Colin A. Young
State House News Service
If you live in Boston or any of more than three dozen other eastern Massachusetts communities, you could be sending vital data to public health officials with each flush of your toilet.
Through the end of the year, the sewage arriving at the Deer Island Treatment Plant will be tested three times a week for signs of the coronavirus, meant to serve as an early warning system for spikes in COVID-19 activity in communities that account for more than 40 percent of the state’s cases.
The Massachusetts Water Resources Authority board last week approved a six-month, $200,000 contract with Biobot Analytics, a startup founded by MIT graduates and faculty, to collect and test samples of wastewater arriving at two different intakes at Deer Island and to conduct rapid analysis for signs of the virus that causes COVID-19.
“Analysis of wastewater for the genetic signal (viral RNA) of the SARS-CoV-2 virus that causes COVID-19 is proving to be a cost effective approach to providing population level screening for outbreaks of COVID-19,” MWRA Executive Director Fred Laskey wrote to the board in a memo.
Biobot Analytics was the first company to demonstrate in the United States that it is possible to gauge levels of coronavirus activity by screening raw sewage.
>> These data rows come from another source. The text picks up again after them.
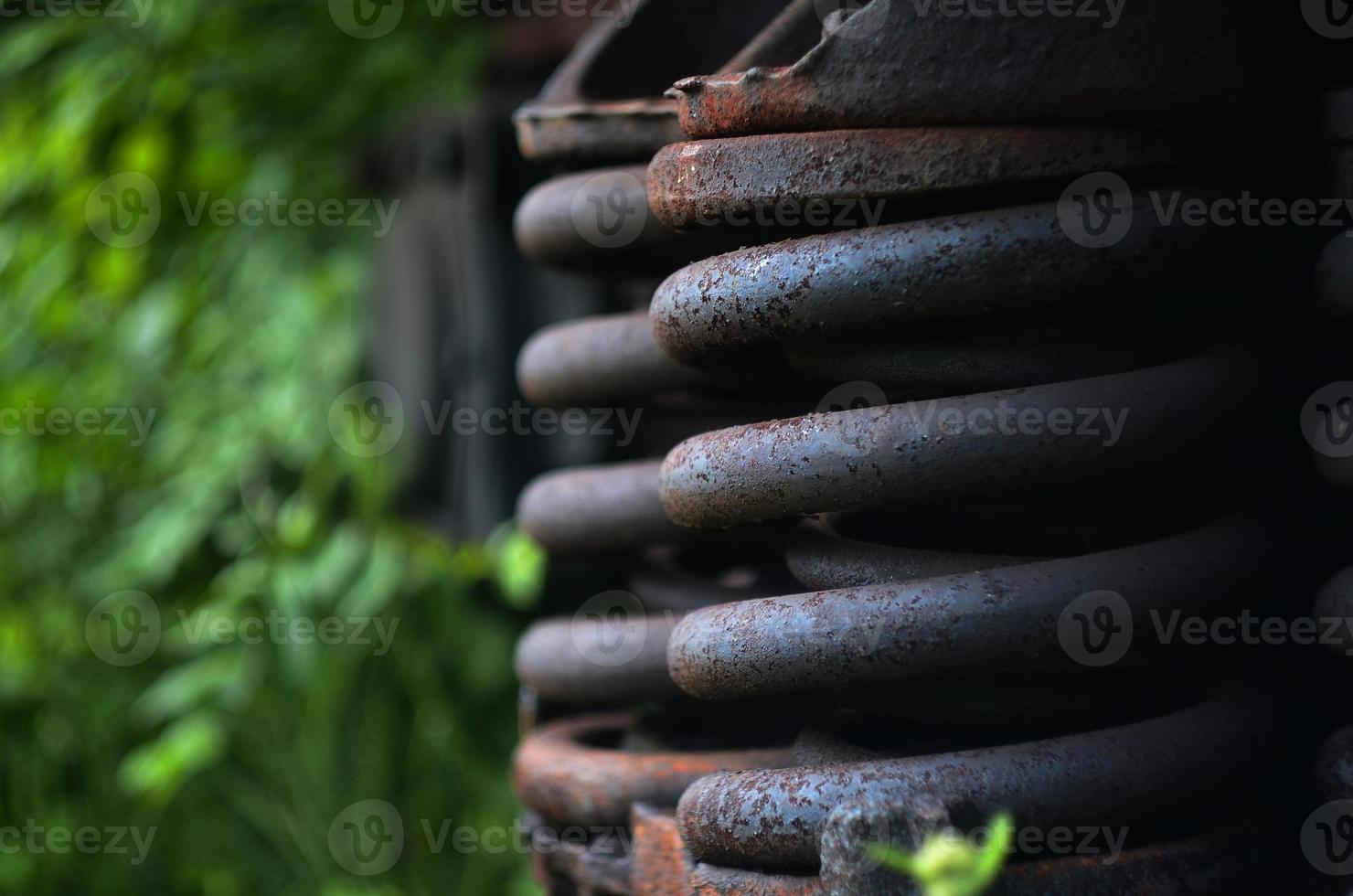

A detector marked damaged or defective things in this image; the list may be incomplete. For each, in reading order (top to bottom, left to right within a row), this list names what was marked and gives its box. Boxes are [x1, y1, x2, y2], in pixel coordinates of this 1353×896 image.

corroded metal surface [673, 0, 1287, 136]
corroded metal surface [651, 128, 1199, 229]
corroded metal surface [651, 191, 1229, 366]
rusty coil spring [505, 3, 1287, 892]
corroded metal surface [662, 347, 1265, 530]
corroded metal surface [673, 516, 1273, 695]
corroded metal surface [516, 709, 794, 830]
corroded metal surface [676, 688, 1280, 867]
The company looked at samples provided by the MWRA and determined that signs of the virus “were significantly higher than expected based on clinically confirmed cases in Massachusetts as of March 25.”
Laskey said Biobot eventually provided pro bono services to more than 400 treatment facilities in 43 states, and requested additional wastewater samples from MWRA. Those samples, he said, were used to establish a baseline for the communities that send wastewater to Deer Island from January through May.
“This data series tracks well with and precedes the reports of new clinically established cases by about seven days,” Laskey wrote.
In other words, signs that more people are becoming infected with COVID-19 and that the virus is spreading more show up in wastewater about a week before testing sites and hospitals start seeing increases in sick patients.
The partnership between MWRA and Biobot that began in early March has continued, and the authority said in a presentation to board members last week that raw data from Deer Island collected the week of June 15 “shows continued downward trend” in the prevalence of the coronavirus.
Authority officials noted that those samples were collected after Phase 2 of the state’s reopening began and after some of the large demonstrations that were held in Boston and other communities.
“This pilot program will take this approach a step further by continuing the regular analyses of the wastewater and trending of the signal from the MWRA service area for the remainder of calendar 2020,” Laskey wrote. “MWRA will likely use the lessons learned from this pilot program to establish a long-term program through a competitive bid process for 2021 and beyond for as long as COVID-19 continues to be a public health threat. We will also use the results to evaluate a longer term program that could inform additional public health initiatives or concerns.”